There is only one choice, one man who can accomplish this. Wellington sends for Captain Richard Sharpe of the South Essex Regiment. Sharpe, Sergeant Harper, and the men of the Light Company are once more sent marching. This time though one wonders if even they can succeed. 

"Sharpe‘s Gold" is the second of the Sharpe novels written by Cornwell. Like the "first" of the series, "Sharpe‘s Eagle" it may seem to some fans of the series to be lacking a little. It is a slim volume compared to later efforts and some of the character development and other aspects that appear in later novels are again only hinted at here. 

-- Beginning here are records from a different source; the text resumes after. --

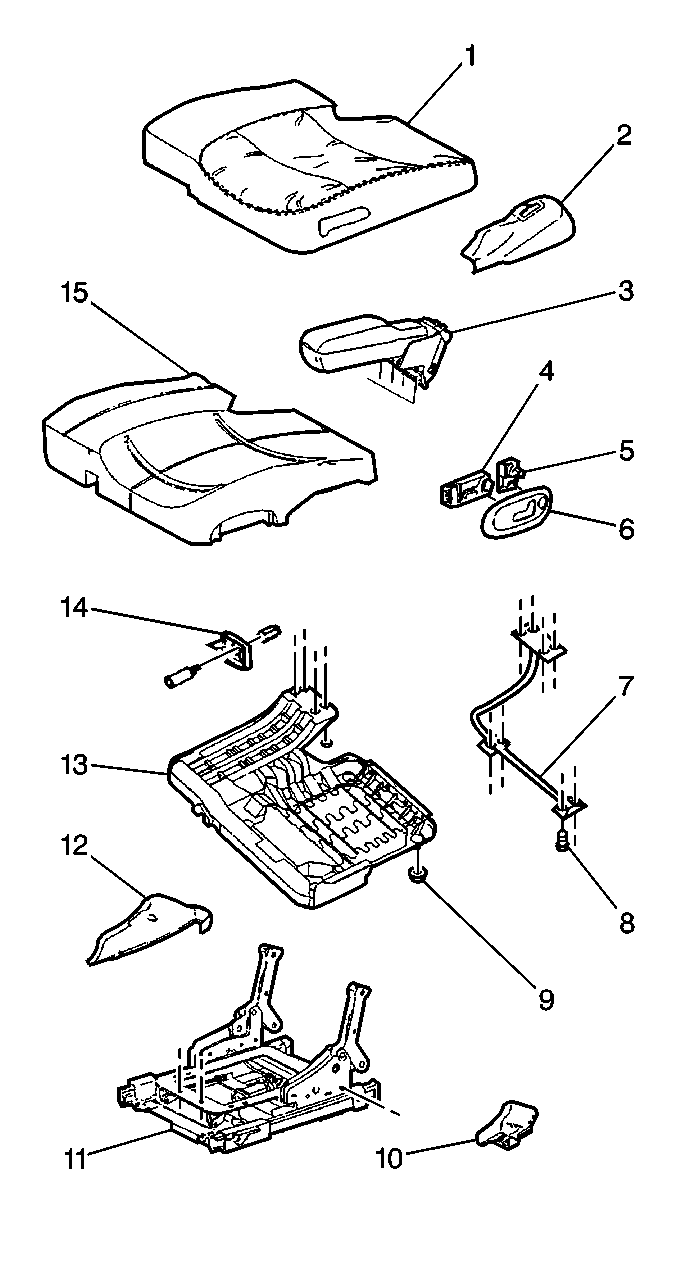 1
2
15
3
4
5
6
14
7
13
12
8
9
11
10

It is still a Sharpe novel, with a rich story and full of daring due. All of the infamous characters are here fictitious and real, Sharpe, Harper, Hogan and Wellington. A new addition, Major Kearsey the very moral exploring officer, and Captain Lossow and his band of mounted rogues of the Kings German Legion join them. These light cavalry troopers are more than a match for the Riflemen in fighting skill and getting into and out of trouble. 

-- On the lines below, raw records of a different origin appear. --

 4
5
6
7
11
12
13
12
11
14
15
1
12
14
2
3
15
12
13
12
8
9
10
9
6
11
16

There is a villain of course, and one that is a fitting match for our hero, El Catolico a ruthless and ambitious man who soon becomes Sharpe‘s sworn enemy. He is the better of the two when it comes to skill with swords. Only by using a very desperate ploy is Sharpe able to defeat him. 

This volume also introduces us to Theresa Moreno, the love of Richard Sharpe‘s life and future wife. She is no mere camp follower or lady in waiting though. Theresa and her family have suffered at the hands of the French and she thirsts for revenge. Commandate Moreno soon to be known as "the Needle" fights the French with a passion, and skill to rival that of her lover. 

Cornwell once more shows us his detailed knowledge of the period and extensive research. He also combines this with a little literary licence. No one knows for sure what caused the massive explosion that destroyed the fortress of Almeida August 27, 1810. 

It was one of the largest and most powerful man made explosions in the pre nuclear age. The fortress fully garrisoned and well stocked should have held off French assaults for weeks as Wellington planned. After it was destroyed the French had an open road to Lisbon. 

Cornwell offers a plausible explanation for the explosion of the magazine and makes it an integral part of the tale. Sharpe’s ingenuity as always knows no bounds. It is a rather spectacular "duex ex machina" to say the least. 

"Sharpes Gold" is a great read in and of itself and an excellent part of this series. As always Richard Sharpe wins through against all odds. This time he even gets the girl, and a little something else.


----------